**What you have to do**
Recast the data as a Markdown table with the columns Row and Entry, giving each line a row number and omitting blank lines. Begin at the line that has "How great a" and continue through the end of the data.

**Records for the exercise**
----------
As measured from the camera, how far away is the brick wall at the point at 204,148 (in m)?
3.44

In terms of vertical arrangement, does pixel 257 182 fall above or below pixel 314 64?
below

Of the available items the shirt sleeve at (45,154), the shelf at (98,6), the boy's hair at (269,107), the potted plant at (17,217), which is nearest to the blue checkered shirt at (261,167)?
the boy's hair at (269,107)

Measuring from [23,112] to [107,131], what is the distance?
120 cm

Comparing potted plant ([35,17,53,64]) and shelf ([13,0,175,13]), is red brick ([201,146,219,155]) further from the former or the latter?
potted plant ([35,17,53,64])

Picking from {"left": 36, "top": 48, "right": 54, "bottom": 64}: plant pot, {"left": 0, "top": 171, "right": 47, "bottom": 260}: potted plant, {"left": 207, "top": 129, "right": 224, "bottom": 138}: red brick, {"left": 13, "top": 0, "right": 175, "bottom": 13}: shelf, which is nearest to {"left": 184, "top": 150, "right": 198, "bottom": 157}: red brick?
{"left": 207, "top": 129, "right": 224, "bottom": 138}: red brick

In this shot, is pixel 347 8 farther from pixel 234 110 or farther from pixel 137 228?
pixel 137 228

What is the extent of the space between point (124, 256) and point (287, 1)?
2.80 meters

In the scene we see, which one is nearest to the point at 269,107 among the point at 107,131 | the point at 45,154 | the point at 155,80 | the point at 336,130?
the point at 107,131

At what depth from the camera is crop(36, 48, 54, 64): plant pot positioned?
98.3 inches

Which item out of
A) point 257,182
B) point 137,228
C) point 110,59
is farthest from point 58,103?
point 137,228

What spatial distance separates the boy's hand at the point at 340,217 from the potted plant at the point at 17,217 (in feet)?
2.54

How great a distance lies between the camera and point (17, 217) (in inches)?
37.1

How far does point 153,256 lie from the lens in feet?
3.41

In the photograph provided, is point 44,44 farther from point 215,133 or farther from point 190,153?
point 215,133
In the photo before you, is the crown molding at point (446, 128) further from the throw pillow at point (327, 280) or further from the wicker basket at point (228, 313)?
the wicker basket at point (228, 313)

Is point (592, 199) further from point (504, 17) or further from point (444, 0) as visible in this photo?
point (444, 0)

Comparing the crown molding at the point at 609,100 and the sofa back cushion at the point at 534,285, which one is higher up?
----------
**Output of the task**
| Row | Entry |
|---|---|
| 1 | How great a distance lies between the camera and point (17, 217) (in inches)? |
| 2 | 37.1 |
| 3 | How far does point 153,256 lie from the lens in feet? |
| 4 | 3.41 |
| 5 | In the photograph provided, is point 44,44 farther from point 215,133 or farther from point 190,153? |
| 6 | point 215,133 |
| 7 | In the photo before you, is the crown molding at point (446, 128) further from the throw pillow at point (327, 280) or further from the wicker basket at point (228, 313)? |
| 8 | the wicker basket at point (228, 313) |
| 9 | Is point (592, 199) further from point (504, 17) or further from point (444, 0) as visible in this photo? |
| 10 | point (444, 0) |
| 11 | Comparing the crown molding at the point at 609,100 and the sofa back cushion at the point at 534,285, which one is higher up? |